The subjective plasticity induced by psychedelics is reoriented towards the production of functional subjects. Discomfort ceases to be political and becomes a clinical disorder. In this framework, microdosing leads to perfect integration: it does not seek to transform, but to optimize. It is marginal performance improvement, adaptation without question; this is the way in which the psychedelic substance is reinscribed in the global economy. Hence the unbridled enthusiasm and remarkable unconditional support of Silicon Valley, where many workers and entrepreneurs have experimented with these substances, also as support at work.
The problem with all this is not the therapeutic relief it might bring but the regime of truth that it consolidates. Only medically validated, protocolized, and commodified change is legitimate.

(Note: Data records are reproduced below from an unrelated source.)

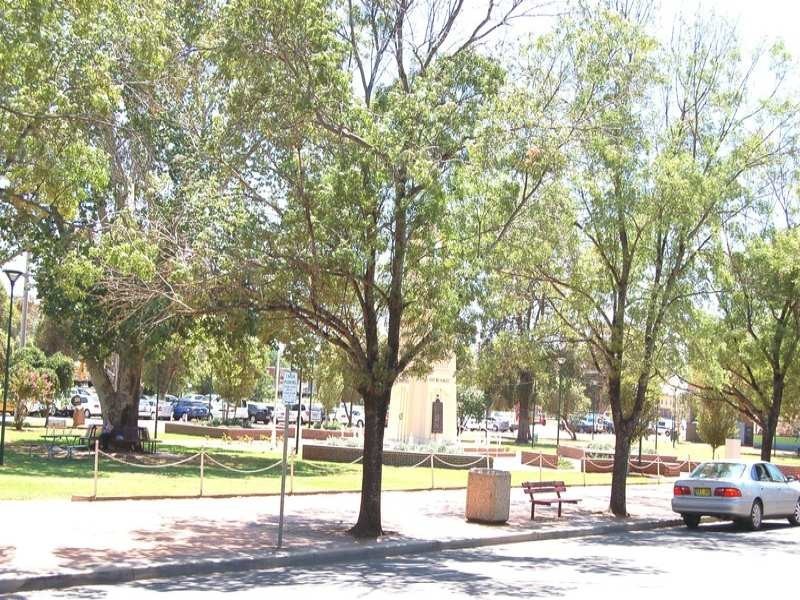 334 BANNA AVENUE, Griffith NSW 2680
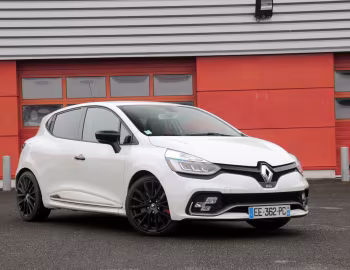 Renault Clio R.S. 220 Trophy [Worldwide] '2016–19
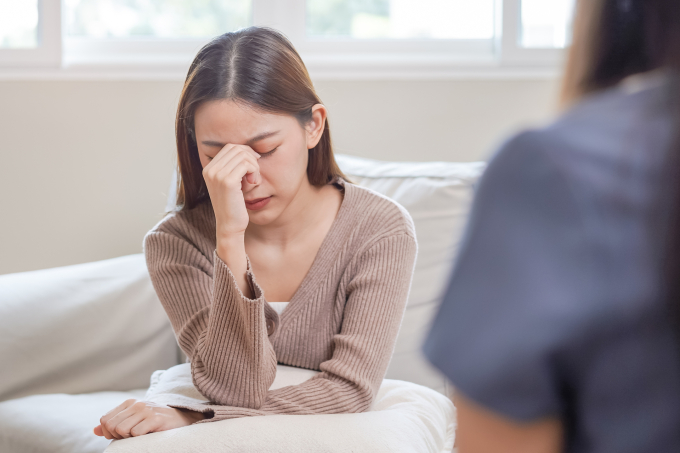 Phụ nữ lo lắng về sức khỏe cơ thể khi nhiễm HPV. Ảnh minh họa: Vecteezy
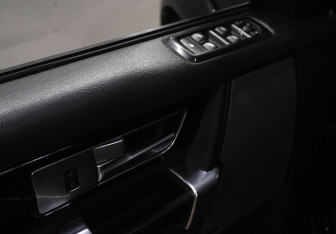 Подержанный автомобиль Land Rover Discovery 2012 года (15 фото)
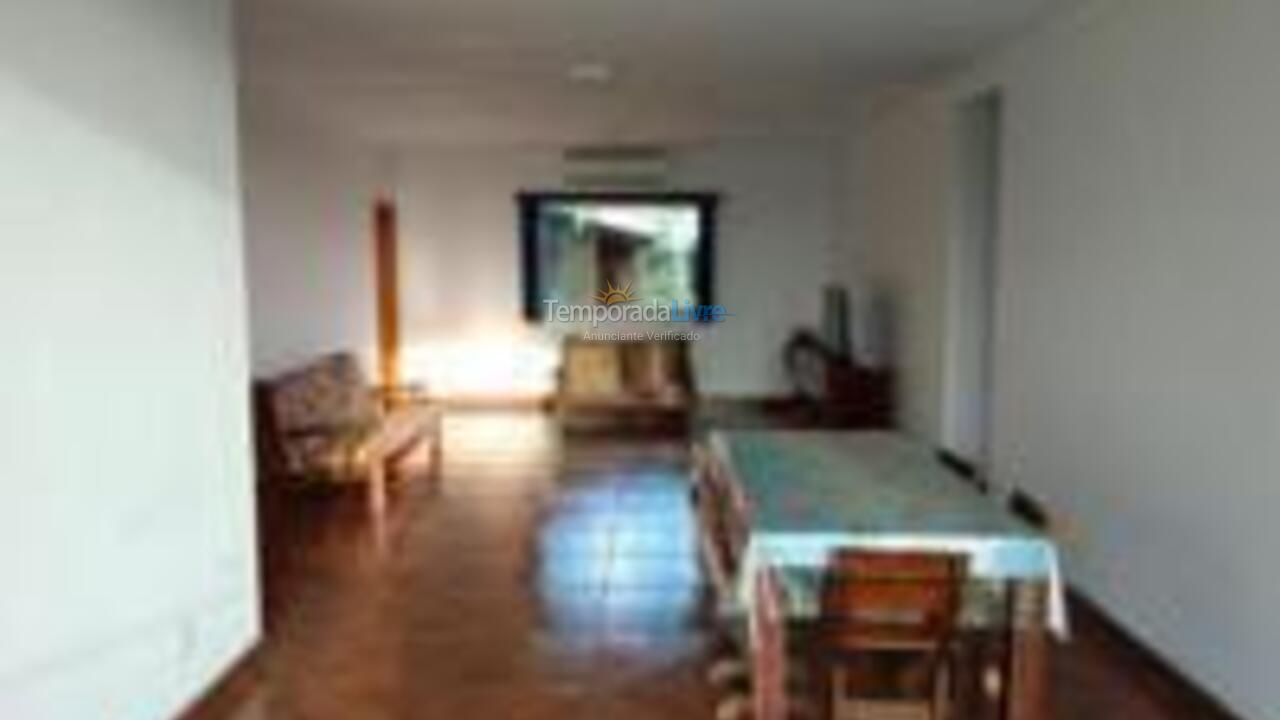 Chácara / sítio para aluguel de temporada em Mairinque (Condomínio Porta do Sol)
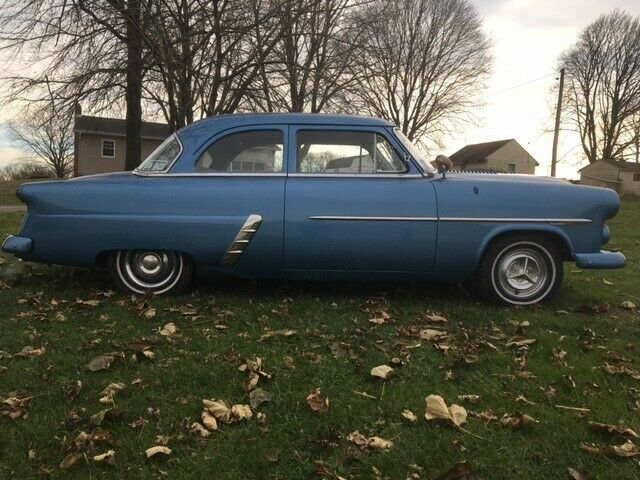Ford Customline 1952 image number 0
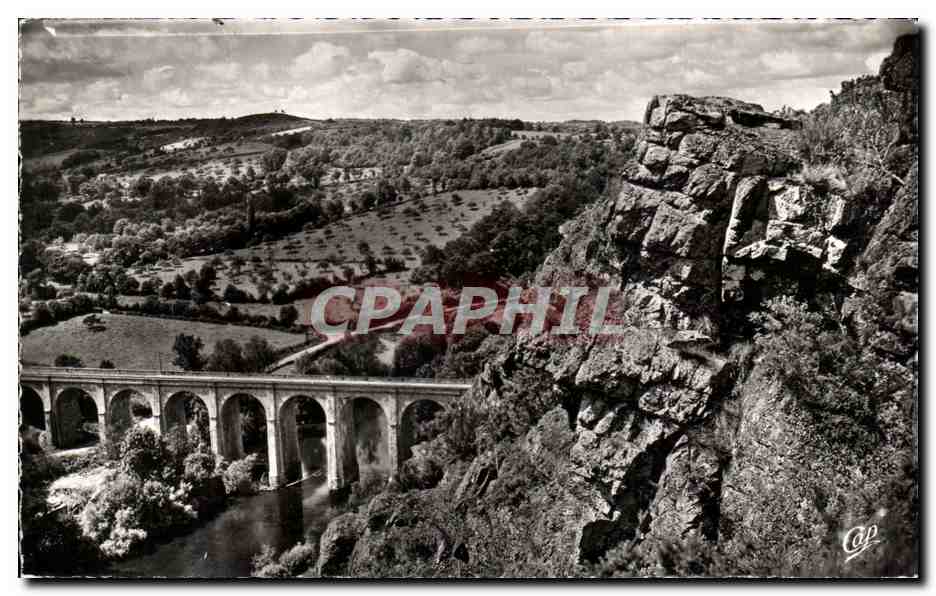 CPA La Suisse Normande La vallee de I Orne a Clecy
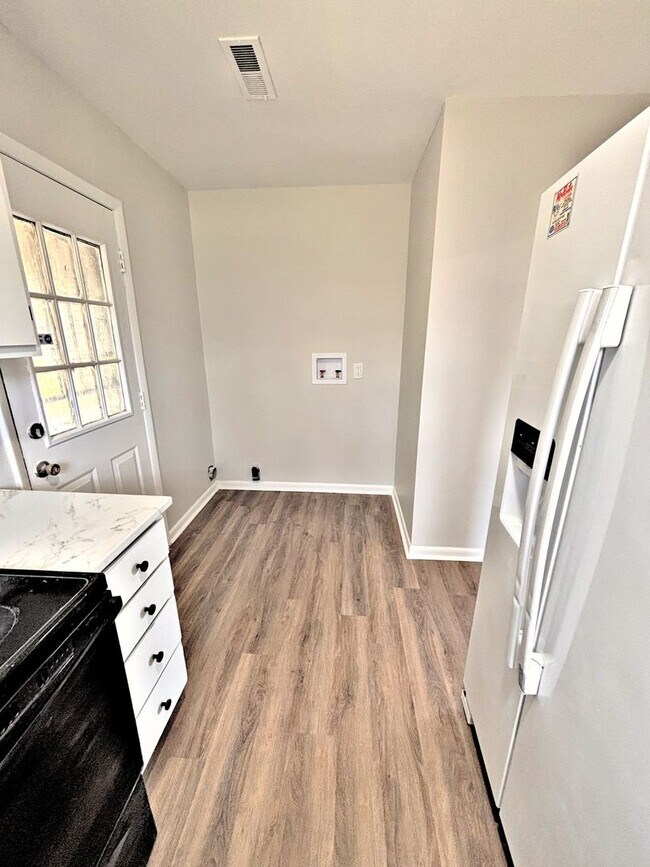 Building Photo - HOUSE FOR RENT - DECATUR * Sec 8 Welcome
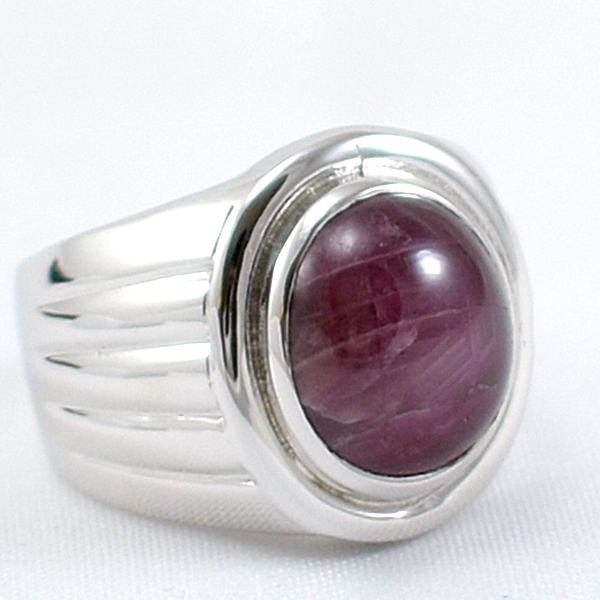 แหวนเงินแท้ราคาถูกชุบทองคำขาว ทับทิมแท้ 8.10 กะรัต งานประณีตสวยงาม สั่งผลิตค่ะ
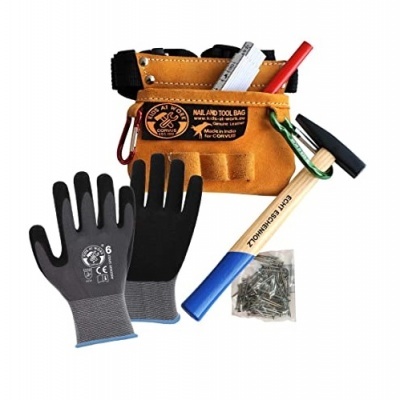 Conjunto de ferramentas para carpintaria com saco de pele castanha, martelo, luvas e pregos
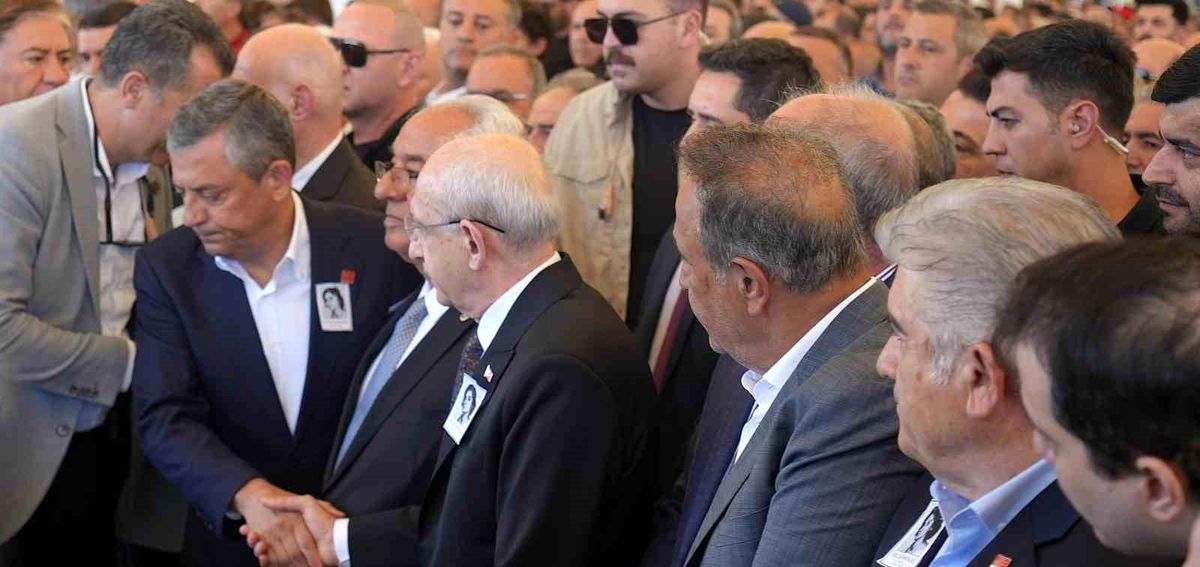 Eski CHP Genel Başkanı Deniz Baykal'ın eşi Olcay Baykal, toprağa verildi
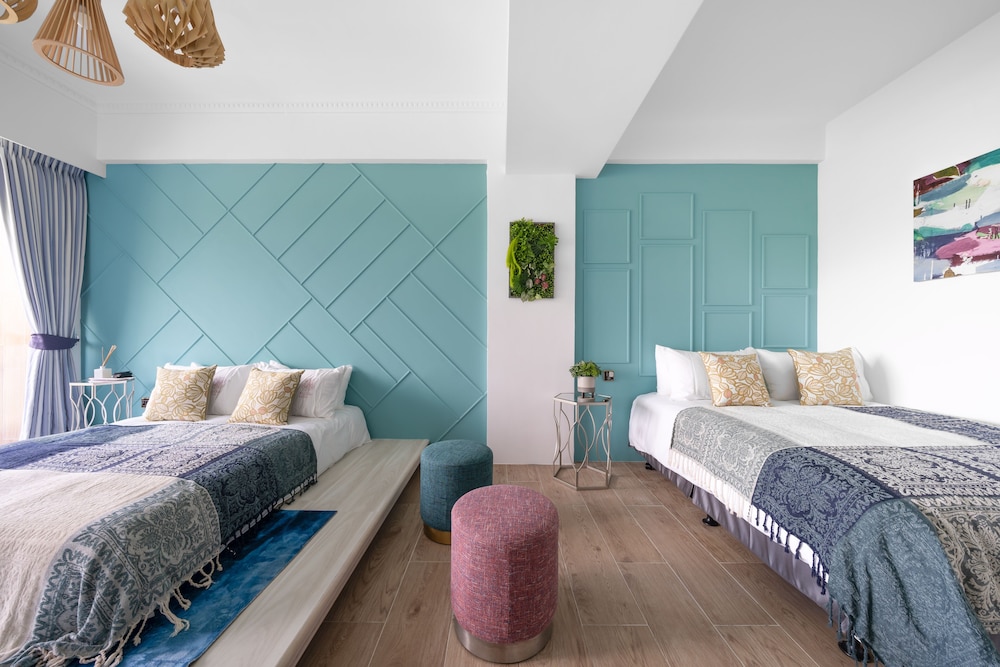 Quadruple Room, Balcony - Photo 3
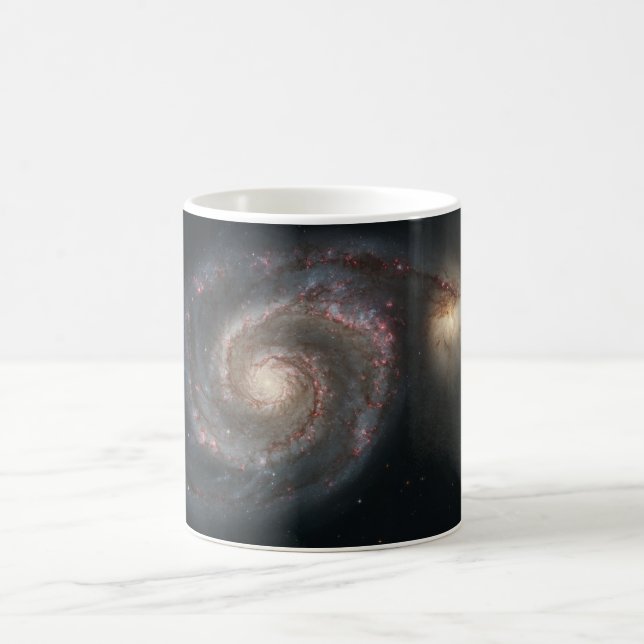 Mug Le Whirlpool Galaxy M51 & Companion dans l'espace (Centre)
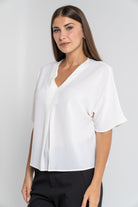 ميكا بلوزة سادة بفتحة صدر أكمام قصيرة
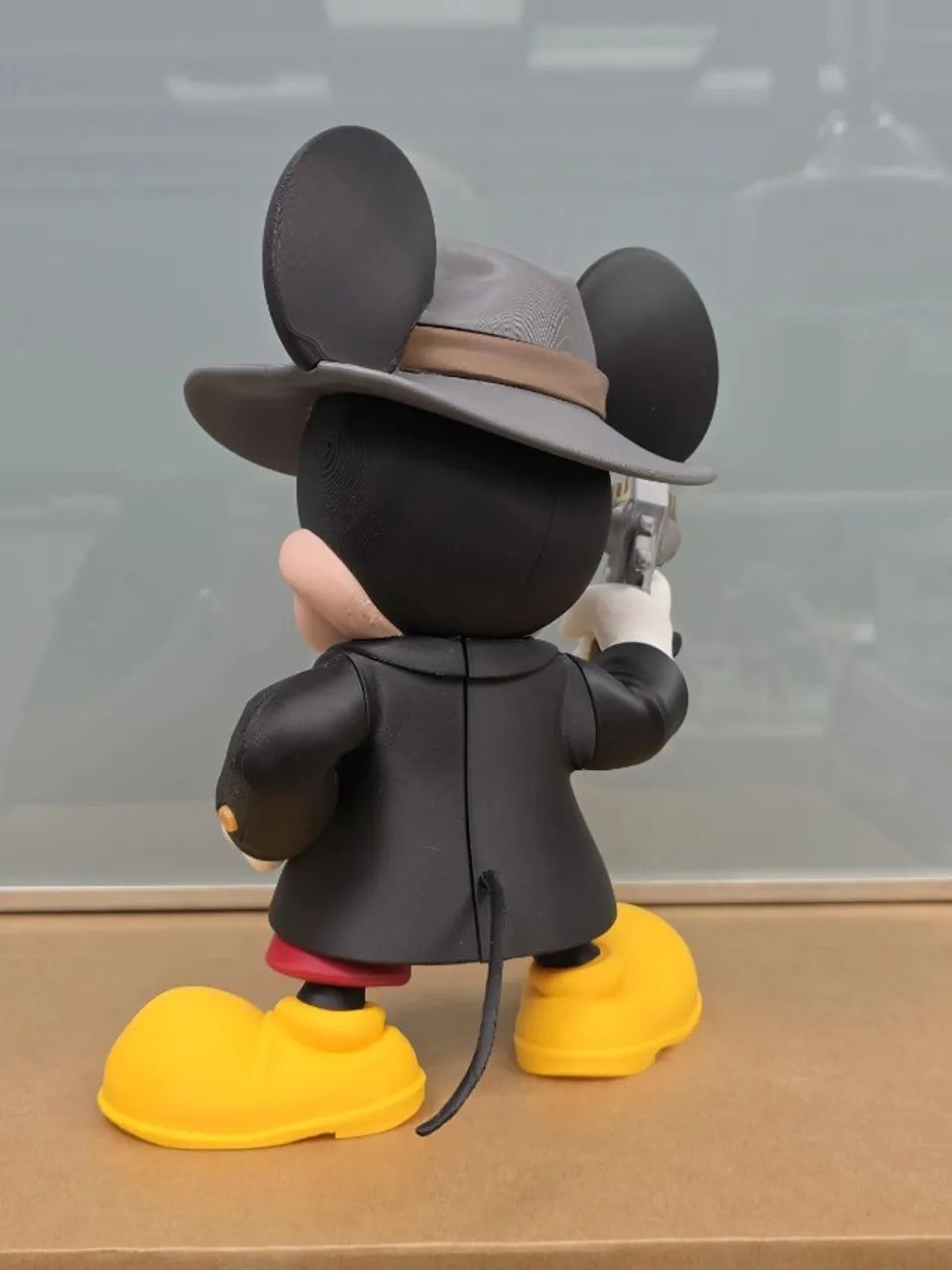 MICKEY GANGSTER - Peça decorativa 3d 24cm - Foto 5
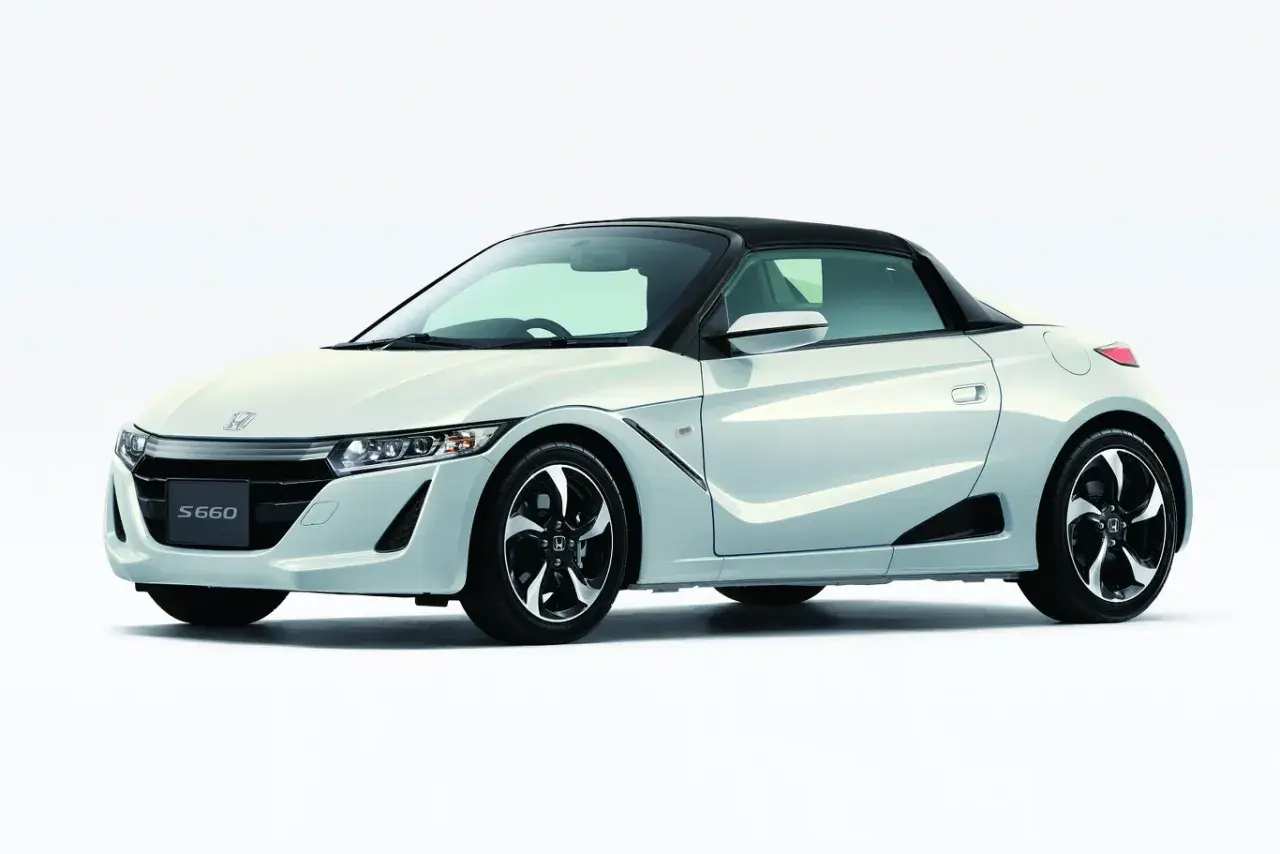 Biały roadster Honda S660 z czarnym dachem, sportowymi felgami i agresywnym przodem.
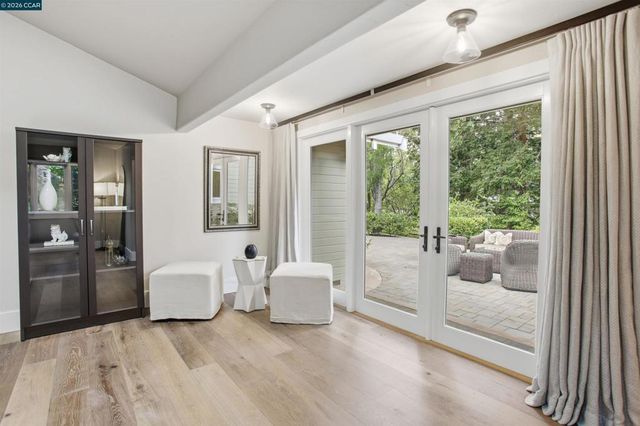 181 Alegra Ln, Walnut Creek, CA 94598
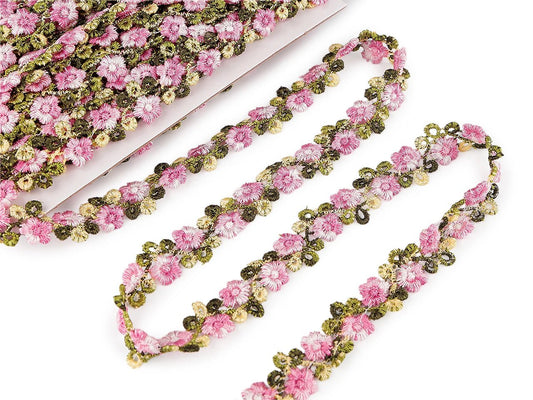 Bild von dekorativem besticktem Band mit 3D-Blumen – 20 mm – online bei Šarlotes audumi erhältlich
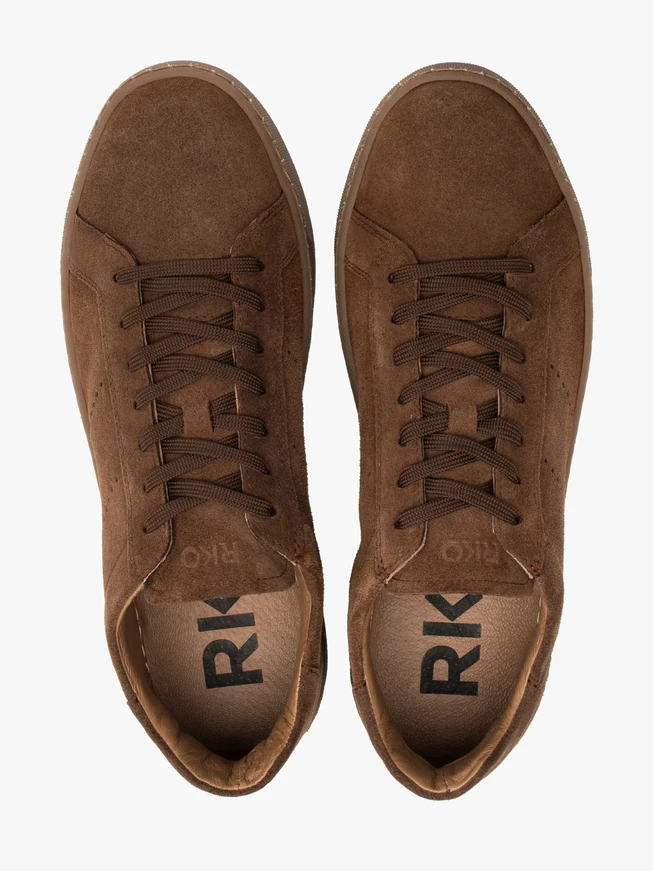 Braune Velours-Sporthalbschuhe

What was once a hedonistic collective adventure now appears as a therapeutic service. The executive order does not legalize, but it does reconfigure the field: it legitimizes research and redefines priorities.
This process is therefore part of a broader transformation of drug policy. The shift has met with strong resistance in the Republican Party under the auspices of the DEA (the US Drug Enforcement Administration), the FDA and other government agencies. It will not be easy to dismantle the alliances forged to wage the war on drugs. The culture war persists. Images of the wild hippie trips of yesteryear are hard to forget. The selective approach reflects a paradigm shift: not all substances present the same risk, nor the same therapeutic utility; but absolute legalization is still not on the agenda.